▶ _REQUIRED ACTIONS_:
a. Rewrite the insider trading policy between "Once the Trading" and "insider trading allegations).", inclusive, replacing "Chief Legal Officer" with "General Counsel".
b. According to the insider trading policy, when do the Company's blackout periods begin?
c. Continue the insider trading policy from its last sentence.
====== PASSAGE SHOWN
Once the Trading Plan is approved and adopted, you must not exercise any subsequent influence over the amount of securities to be traded, the price at which they are to be traded or the date of the trade. You may amend or replace a Trading Plan only during periods when trading is permitted in accordance with this Policy, and you must submit any proposed amendment or replacement of a Trading Plan to the Chief Legal Officer for approval at least five business days prior to adoption. You must provide notice to the Chief Legal Officer prior to terminating a Trading Plan. You should understand that modifications or terminations of a Trading Plan likely restart the cooling-off period and may call into question your good faith in entering into the Trading Plan (and therefore may jeopardize the availability of the affirmative defense against insider trading allegations).

In addition to Trading Plans under Rule 10b5-1, you must contact the Chief Legal Officer if you wish to enter into a written arrangement to trade in the Company’s securities that does not fall under Rule 10b5-1. Any such plan is subject to the same approval process as detailed above.

BLACKOUT PROVISIONS; PRECLEARANCE & REPORTING REQUIREMENTS |

Blackout Periods

Insiders (and their Family Members and Controlled Entities) may only trade in the Company’s securities for their own account during the Company’s designated window periods, which are open when the Company is not in a blackout period (except by means of a Trading Plan established in compliance with this Policy).
Revised 7/1/2024
5



The Company’s blackout periods begin 15 days prior to the end of each fiscal quarter of the Company and end upon the market closing on the second full day of trading following the public release by the Company of its quarterly or year-end financial results.

In addition, directors, officers, and certain employees may be instructed not to trade in the Company’s securities due to certain specific events, which will trigger an “event-specific blackout.” If this happens, you may not engage in any trade of any type under any circumstances during the event-specific blackout until you are informed that the event-specific blackout no longer applies. Because the existence of an event-specific blackout may itself be material nonpublic information, you must not inform anyone of the existence of this type of trading restriction. Further, any person that is made aware of the reason for an event-specific prohibition on trading shall not disclose the reason for the prohibition. The failure of the Chief Legal Officer or the Company’s legal department to notify you of an event-specific blackout will not relieve you of the obligation not to trade while in possession of material nonpublic information.

The Chief Legal Officer may make limited exceptions to trading during blackout periods upon a tangible demonstration of a personal hardship by an Insider and the conclusion that the person requesting the exception is not in possession of material nonpublic information. All determinations in this regard will be final and not subject to further review. Hardship exceptions are granted infrequently and only in exceptional circumstances.

Even if a blackout period is not in effect, at no time may you trade in Company securities if you are in possession of material nonpublic information about the Company.
============
====== GIVEN INFORMATION
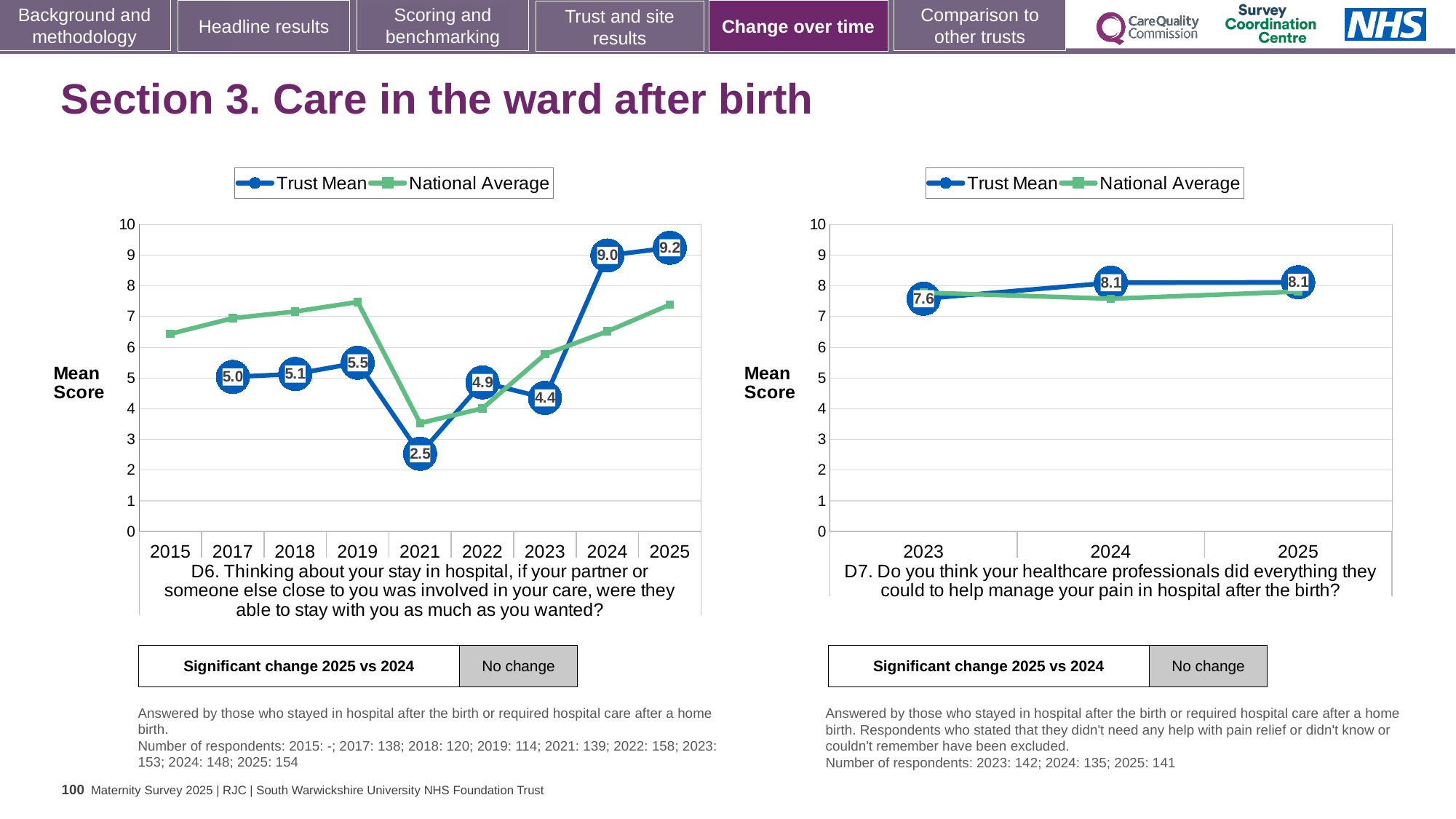
In the left chart (D6), is the National Average for 2015 greater or less than 6? greater How many years are shown on the x axis of the left chart (D6)? 9 In the left chart (D6), which year has the lowest Trust Mean score? 2021 In the right chart (D7), what is the difference between the Trust Mean scores for 2024 and 2023? 0.5 In the right chart (D7), what is the Trust Mean score for 2023? 7.6 In the left chart (D6), what is the Trust Mean score for 2025? 9.2 How many series does the legend of the right chart (D7) list? 2 In the left chart (D6), which year has the highest Trust Mean score? 2025 In the left chart (D6), what is the difference between the Trust Mean scores for 2024 and 2023? 4.6 What type of chart is the right chart (D7)? Line chart In the left chart (D6), which is larger in 2019, the Trust Mean or the National Average? National Average In the left chart (D6), what is the Trust Mean score for 2021? 2.5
============
▶ _ACTIVITY ANSWERS_:
a.
Once the Trading Plan is approved and adopted, you must not exercise any subsequent influence over the amount of securities to be traded, the price at which they are to be traded or the date of the trade. You may amend or replace a Trading Plan only during periods when trading is permitted in accordance with this Policy, and you must submit any proposed amendment or replacement of a Trading Plan to the General Counsel for approval at least five business days prior to adoption. You must provide notice to the General Counsel prior to terminating a Trading Plan. You should understand that modifications or terminations of a Trading Plan likely restart the cooling-off period and may call into question your good faith in entering into the Trading Plan (and therefore may jeopardize the availability of the affirmative defense against insider trading allegations).

b. They begin 15 days prior to the end of each fiscal quarter of the Company.

c.
Preclearance & Reporting Requirements

All Key Employees (including Family Members and Controlled Entities), must have any transaction in the Company’s securities pre-cleared by the Chief Legal Officer, except for trades under a Trading Plan established in compliance with this Policy. A request for pre-clearance should be submitted to the Chief Legal Officer at least five business days before the proposed transaction (or such shorter period as the Chief Legal Officer may determine) and any transaction subject to the pre-clearance request may not be effected unless given clearance to do so.

To request pre-clearance, contact the Chief Legal Officer with the following information: the type of trade, anticipated amount of Company securities in the trade, and who would be making the trade (i.e., the Key Employee, a Family Member or Controlled Entity). The Chief Legal Officer is under no obligation to approve a transaction submitted for pre-clearance and may determine not to permit the transaction. Such persons seeking clearance may not be informed of the reason they may not trade. If a person seeks pre-clearance and is denied, the person must not initiate the transaction in Company securities for which pre-clearance was denied and should not inform any other person of the denial.

When a request for pre-clearance is made, the requestor should carefully consider whether they may be aware of any material nonpublic information about the Company, and should describe fully those circumstances to the Chief Legal Officer. The requestor should also indicate whether they have effected any non-exempt “opposite-way” transactions within the past six months, and should be prepared to report the proposed transaction on an appropriate Form 4 or Form 5, if applicable. The requestor should also be prepared to comply with SEC Rule 144 and file a Form 144, if necessary, at the time of any sale. Any pre-clearance approval (unless revoked) is valid only for two business days following the day on which it was granted. If a transaction for which pre-clearance has been granted is not effected within such period, the transaction must be pre-cleared again.
Revised 7/1/2024
6




All transactions by Key Employees (including Family Members and Controlled Entities), must be pre-cleared and notification of the effectiveness of such pre-cleared transaction must be given to the Chief Legal Officer no later than the date of the transaction.

SAFEGUARDING CONFIDENTIAL INFORMATION |

If material information relating to the Company or its business has not been disclosed to the general public, such information must be kept in strict confidence and should be discussed only with persons who have a “need to know” the information for a legitimate business purpose. The utmost care and circumspection must be exercised at all times in order to protect the Company’s confidential information. In addition to the prohibitions set forth in the Company’s Code of Business Conduct and Ethics on the use of confidential information the following practices should be followed to help prevent the misuse of confidential information:

•Avoid discussing confidential information with colleagues in places where you may be overheard by people who do not have a valid need to know such information, such as on elevators, in restaurants and on airplanes.
•Take great care when discussing confidential information on speaker phones or on cellular phones in locations where you may be overheard.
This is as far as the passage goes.